** START OF PROVIDED ENTRIES **
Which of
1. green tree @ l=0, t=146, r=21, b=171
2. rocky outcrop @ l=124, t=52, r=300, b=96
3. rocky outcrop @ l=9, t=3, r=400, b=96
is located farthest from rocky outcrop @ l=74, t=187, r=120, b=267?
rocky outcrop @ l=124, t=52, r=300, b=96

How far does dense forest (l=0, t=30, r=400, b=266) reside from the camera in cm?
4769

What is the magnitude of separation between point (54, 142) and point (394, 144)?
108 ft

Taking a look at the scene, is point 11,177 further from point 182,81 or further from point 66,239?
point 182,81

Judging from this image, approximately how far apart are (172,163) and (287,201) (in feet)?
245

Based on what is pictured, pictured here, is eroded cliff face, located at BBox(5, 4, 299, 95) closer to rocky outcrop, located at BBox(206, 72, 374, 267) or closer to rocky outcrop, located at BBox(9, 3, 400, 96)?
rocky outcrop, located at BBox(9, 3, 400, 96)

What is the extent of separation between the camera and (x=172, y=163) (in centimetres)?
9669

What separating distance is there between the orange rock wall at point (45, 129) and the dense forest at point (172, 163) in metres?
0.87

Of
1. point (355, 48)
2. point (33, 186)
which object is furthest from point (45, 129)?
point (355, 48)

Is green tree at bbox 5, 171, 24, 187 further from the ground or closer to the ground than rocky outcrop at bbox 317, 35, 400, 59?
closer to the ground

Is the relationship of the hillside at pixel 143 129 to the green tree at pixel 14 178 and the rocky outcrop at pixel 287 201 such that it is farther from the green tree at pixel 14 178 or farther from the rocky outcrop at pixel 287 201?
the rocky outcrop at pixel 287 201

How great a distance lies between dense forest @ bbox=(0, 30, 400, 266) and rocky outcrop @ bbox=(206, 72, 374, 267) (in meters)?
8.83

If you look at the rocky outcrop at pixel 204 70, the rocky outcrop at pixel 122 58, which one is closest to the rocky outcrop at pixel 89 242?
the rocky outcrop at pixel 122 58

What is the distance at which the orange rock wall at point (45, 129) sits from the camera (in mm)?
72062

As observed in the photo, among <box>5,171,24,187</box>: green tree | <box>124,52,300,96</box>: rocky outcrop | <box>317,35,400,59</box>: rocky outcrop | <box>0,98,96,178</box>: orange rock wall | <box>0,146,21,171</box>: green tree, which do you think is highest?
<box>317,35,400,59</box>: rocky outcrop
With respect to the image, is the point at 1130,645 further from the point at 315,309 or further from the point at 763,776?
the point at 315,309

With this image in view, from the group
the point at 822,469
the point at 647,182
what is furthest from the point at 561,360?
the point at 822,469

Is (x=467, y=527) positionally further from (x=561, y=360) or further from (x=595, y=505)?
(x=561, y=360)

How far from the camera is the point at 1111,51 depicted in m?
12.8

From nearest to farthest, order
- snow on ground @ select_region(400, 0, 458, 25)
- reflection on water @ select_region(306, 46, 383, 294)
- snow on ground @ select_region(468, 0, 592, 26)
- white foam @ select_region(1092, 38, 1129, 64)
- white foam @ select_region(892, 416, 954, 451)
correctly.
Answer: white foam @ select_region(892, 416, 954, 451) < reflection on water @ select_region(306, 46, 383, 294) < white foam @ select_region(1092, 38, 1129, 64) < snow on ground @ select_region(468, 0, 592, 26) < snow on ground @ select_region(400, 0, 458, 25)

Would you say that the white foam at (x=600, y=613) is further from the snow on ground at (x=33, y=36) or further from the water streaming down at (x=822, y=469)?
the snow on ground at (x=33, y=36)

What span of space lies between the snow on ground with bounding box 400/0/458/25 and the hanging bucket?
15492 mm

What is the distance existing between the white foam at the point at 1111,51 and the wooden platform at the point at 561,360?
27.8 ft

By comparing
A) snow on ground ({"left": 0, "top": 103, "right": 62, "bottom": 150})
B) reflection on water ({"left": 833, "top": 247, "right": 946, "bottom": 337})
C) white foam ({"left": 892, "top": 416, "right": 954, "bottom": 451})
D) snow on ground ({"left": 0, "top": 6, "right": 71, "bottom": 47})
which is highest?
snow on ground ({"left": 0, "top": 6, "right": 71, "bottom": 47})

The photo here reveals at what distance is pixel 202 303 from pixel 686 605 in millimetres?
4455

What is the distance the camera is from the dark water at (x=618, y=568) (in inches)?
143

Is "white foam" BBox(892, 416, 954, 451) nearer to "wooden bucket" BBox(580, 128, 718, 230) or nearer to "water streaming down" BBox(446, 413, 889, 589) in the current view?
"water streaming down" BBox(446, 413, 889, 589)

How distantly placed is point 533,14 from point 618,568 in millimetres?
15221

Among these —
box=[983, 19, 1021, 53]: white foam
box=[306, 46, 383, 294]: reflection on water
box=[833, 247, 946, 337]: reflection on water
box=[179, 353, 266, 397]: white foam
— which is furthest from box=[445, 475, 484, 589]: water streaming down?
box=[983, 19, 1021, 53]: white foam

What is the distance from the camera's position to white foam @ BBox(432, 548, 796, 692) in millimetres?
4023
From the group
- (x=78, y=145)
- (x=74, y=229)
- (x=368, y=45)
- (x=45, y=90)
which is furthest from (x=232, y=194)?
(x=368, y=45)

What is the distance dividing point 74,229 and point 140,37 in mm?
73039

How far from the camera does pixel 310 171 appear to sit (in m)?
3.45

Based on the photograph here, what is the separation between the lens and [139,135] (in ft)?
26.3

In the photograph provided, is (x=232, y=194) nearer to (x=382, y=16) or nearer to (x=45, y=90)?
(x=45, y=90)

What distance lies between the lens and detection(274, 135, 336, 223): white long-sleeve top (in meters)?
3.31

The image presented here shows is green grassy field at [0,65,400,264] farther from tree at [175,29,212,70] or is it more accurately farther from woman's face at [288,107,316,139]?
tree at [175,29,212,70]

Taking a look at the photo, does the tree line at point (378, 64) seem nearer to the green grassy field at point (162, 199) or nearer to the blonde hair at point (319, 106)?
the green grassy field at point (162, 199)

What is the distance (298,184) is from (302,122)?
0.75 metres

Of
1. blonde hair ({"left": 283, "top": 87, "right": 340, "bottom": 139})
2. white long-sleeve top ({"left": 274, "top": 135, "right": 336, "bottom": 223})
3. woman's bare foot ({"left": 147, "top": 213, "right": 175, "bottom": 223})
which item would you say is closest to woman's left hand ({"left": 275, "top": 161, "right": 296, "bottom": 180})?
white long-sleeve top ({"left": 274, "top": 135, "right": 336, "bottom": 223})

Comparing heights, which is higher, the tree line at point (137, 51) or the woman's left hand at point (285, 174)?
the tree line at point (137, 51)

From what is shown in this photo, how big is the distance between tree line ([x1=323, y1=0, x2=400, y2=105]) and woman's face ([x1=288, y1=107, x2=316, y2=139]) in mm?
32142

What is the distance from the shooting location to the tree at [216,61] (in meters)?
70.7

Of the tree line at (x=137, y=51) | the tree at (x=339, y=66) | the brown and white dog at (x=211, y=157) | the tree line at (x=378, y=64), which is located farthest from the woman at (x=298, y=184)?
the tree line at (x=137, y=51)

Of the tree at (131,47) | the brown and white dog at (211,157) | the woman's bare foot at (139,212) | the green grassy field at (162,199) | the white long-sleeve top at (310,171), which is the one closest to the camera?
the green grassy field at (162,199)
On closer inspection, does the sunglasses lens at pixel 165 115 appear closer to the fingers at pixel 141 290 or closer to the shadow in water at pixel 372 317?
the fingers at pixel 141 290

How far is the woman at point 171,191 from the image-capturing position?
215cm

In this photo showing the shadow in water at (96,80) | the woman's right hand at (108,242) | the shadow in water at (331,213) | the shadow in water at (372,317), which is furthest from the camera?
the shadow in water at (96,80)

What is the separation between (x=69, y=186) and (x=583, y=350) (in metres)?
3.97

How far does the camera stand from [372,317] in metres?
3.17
** END OF PROVIDED ENTRIES **
- TASK TO COMPLETE -
Here, the records must be output exactly and in full.

- RESULT -
Which of
1. green tree @ l=0, t=146, r=21, b=171
2. rocky outcrop @ l=124, t=52, r=300, b=96
3. rocky outcrop @ l=9, t=3, r=400, b=96
is located farthest from rocky outcrop @ l=74, t=187, r=120, b=267?
rocky outcrop @ l=124, t=52, r=300, b=96

How far does dense forest (l=0, t=30, r=400, b=266) reside from the camera in cm?
4769

What is the magnitude of separation between point (54, 142) and point (394, 144)?
108 ft

Taking a look at the scene, is point 11,177 further from point 182,81 or further from point 66,239?
point 182,81

Judging from this image, approximately how far apart are (172,163) and (287,201) (in feet)?
245

Based on what is pictured, pictured here, is eroded cliff face, located at BBox(5, 4, 299, 95) closer to rocky outcrop, located at BBox(206, 72, 374, 267) or closer to rocky outcrop, located at BBox(9, 3, 400, 96)?
rocky outcrop, located at BBox(9, 3, 400, 96)

What is the extent of separation between the camera and (x=172, y=163) (in centimetres)?
9669

What separating distance is there between the orange rock wall at point (45, 129) and the dense forest at point (172, 163) in metres?
0.87

Of
1. point (355, 48)
2. point (33, 186)
which object is furthest from point (45, 129)?
point (355, 48)

Is green tree at bbox 5, 171, 24, 187 further from the ground or closer to the ground than rocky outcrop at bbox 317, 35, 400, 59?
closer to the ground

Is the relationship of the hillside at pixel 143 129 to the green tree at pixel 14 178 and the rocky outcrop at pixel 287 201 such that it is farther from the green tree at pixel 14 178 or farther from the rocky outcrop at pixel 287 201?
the rocky outcrop at pixel 287 201

How great a distance lies between dense forest @ bbox=(0, 30, 400, 266) and rocky outcrop @ bbox=(206, 72, 374, 267) (in meters)?
8.83

If you look at the rocky outcrop at pixel 204 70, the rocky outcrop at pixel 122 58, which one is closest to the rocky outcrop at pixel 89 242?
the rocky outcrop at pixel 122 58

What is the distance at which the orange rock wall at point (45, 129) sits from the camera (in mm)?
72062

As observed in the photo, among <box>5,171,24,187</box>: green tree | <box>124,52,300,96</box>: rocky outcrop | <box>317,35,400,59</box>: rocky outcrop | <box>0,98,96,178</box>: orange rock wall | <box>0,146,21,171</box>: green tree, which do you think is highest?
<box>317,35,400,59</box>: rocky outcrop
With respect to the image, is the point at 1130,645 further from the point at 315,309 or further from the point at 763,776?
the point at 315,309

With this image in view, from the group
the point at 822,469
the point at 647,182
what is furthest from the point at 561,360?
the point at 822,469

Is (x=467, y=527) positionally further from (x=561, y=360) or further from (x=595, y=505)?
(x=561, y=360)

How far from the camera is the point at 1111,51 depicted in m?
12.8

From nearest to farthest, order
- snow on ground @ select_region(400, 0, 458, 25)
- reflection on water @ select_region(306, 46, 383, 294)
- snow on ground @ select_region(468, 0, 592, 26)
- white foam @ select_region(1092, 38, 1129, 64)
- white foam @ select_region(892, 416, 954, 451)
correctly.
Answer: white foam @ select_region(892, 416, 954, 451) < reflection on water @ select_region(306, 46, 383, 294) < white foam @ select_region(1092, 38, 1129, 64) < snow on ground @ select_region(468, 0, 592, 26) < snow on ground @ select_region(400, 0, 458, 25)

Would you say that the white foam at (x=600, y=613) is further from the snow on ground at (x=33, y=36) or further from the water streaming down at (x=822, y=469)?
the snow on ground at (x=33, y=36)

What span of space lies between the snow on ground with bounding box 400/0/458/25 and the hanging bucket?
15492 mm

What is the distance existing between the white foam at the point at 1111,51 and the wooden platform at the point at 561,360?
27.8 ft

By comparing
A) snow on ground ({"left": 0, "top": 103, "right": 62, "bottom": 150})
B) reflection on water ({"left": 833, "top": 247, "right": 946, "bottom": 337})
C) white foam ({"left": 892, "top": 416, "right": 954, "bottom": 451})
D) snow on ground ({"left": 0, "top": 6, "right": 71, "bottom": 47})
which is highest?
snow on ground ({"left": 0, "top": 6, "right": 71, "bottom": 47})

The photo here reveals at what distance is pixel 202 303 from pixel 686 605 in millimetres?
4455

What is the distance the camera is from the dark water at (x=618, y=568) (in inches)?
143

Is "white foam" BBox(892, 416, 954, 451) nearer to "wooden bucket" BBox(580, 128, 718, 230) or nearer to "water streaming down" BBox(446, 413, 889, 589) in the current view?
"water streaming down" BBox(446, 413, 889, 589)

How distantly placed is point 533,14 from point 618,568 in millimetres?
15221

Among these —
box=[983, 19, 1021, 53]: white foam
box=[306, 46, 383, 294]: reflection on water
box=[833, 247, 946, 337]: reflection on water
box=[179, 353, 266, 397]: white foam
— which is furthest from box=[445, 475, 484, 589]: water streaming down?
box=[983, 19, 1021, 53]: white foam

What is the distance from the camera's position to white foam @ BBox(432, 548, 796, 692) in millimetres?
4023
From the group
- (x=78, y=145)
- (x=74, y=229)
- (x=368, y=45)
- (x=45, y=90)
which is furthest from (x=232, y=194)?
(x=368, y=45)

What is the distance dividing point 74,229 and point 140,37 in mm?
73039

How far from the camera does pixel 310 171 appear to sit (in m)?
3.45

Based on the photograph here, what is the separation between the lens and [139,135] (in ft)?
26.3

In the photograph provided, is (x=232, y=194) nearer to (x=382, y=16) or nearer to (x=45, y=90)?
(x=45, y=90)

What distance lies between the lens and detection(274, 135, 336, 223): white long-sleeve top (in meters)?
3.31

The image presented here shows is green grassy field at [0,65,400,264] farther from tree at [175,29,212,70] or is it more accurately farther from woman's face at [288,107,316,139]?
tree at [175,29,212,70]

Taking a look at the photo, does the tree line at point (378, 64) seem nearer to the green grassy field at point (162, 199) or nearer to the blonde hair at point (319, 106)?
the green grassy field at point (162, 199)

What is the distance (298,184) is from (302,122)?
0.75 metres

Of
1. blonde hair ({"left": 283, "top": 87, "right": 340, "bottom": 139})
2. white long-sleeve top ({"left": 274, "top": 135, "right": 336, "bottom": 223})
3. woman's bare foot ({"left": 147, "top": 213, "right": 175, "bottom": 223})
which item would you say is closest to woman's left hand ({"left": 275, "top": 161, "right": 296, "bottom": 180})?
white long-sleeve top ({"left": 274, "top": 135, "right": 336, "bottom": 223})

Comparing heights, which is higher, the tree line at point (137, 51) or the woman's left hand at point (285, 174)?
the tree line at point (137, 51)

From what is shown in this photo, how big is the distance between tree line ([x1=323, y1=0, x2=400, y2=105]) and woman's face ([x1=288, y1=107, x2=316, y2=139]) in mm?
32142

What is the distance from the shooting location to the tree at [216,61] (in meters)?
70.7

Of the tree line at (x=137, y=51) | the tree at (x=339, y=66) | the brown and white dog at (x=211, y=157) | the tree line at (x=378, y=64), which is located farthest from the woman at (x=298, y=184)?
the tree line at (x=137, y=51)

Of the tree at (131,47) | the brown and white dog at (211,157) | the woman's bare foot at (139,212) | the green grassy field at (162,199) | the white long-sleeve top at (310,171), which is the one closest to the camera?
the green grassy field at (162,199)
On closer inspection, does the sunglasses lens at pixel 165 115 appear closer to the fingers at pixel 141 290 or closer to the shadow in water at pixel 372 317?
the fingers at pixel 141 290

How far is the woman at point 171,191 from the image-capturing position?
215cm

In this photo showing the shadow in water at (96,80) | the woman's right hand at (108,242) | the shadow in water at (331,213) | the shadow in water at (372,317), which is furthest from the camera?
the shadow in water at (96,80)

What is the separation between (x=69, y=186) and (x=583, y=350) (in metres)?
3.97

How far does the camera stand from [372,317] in metres?
3.17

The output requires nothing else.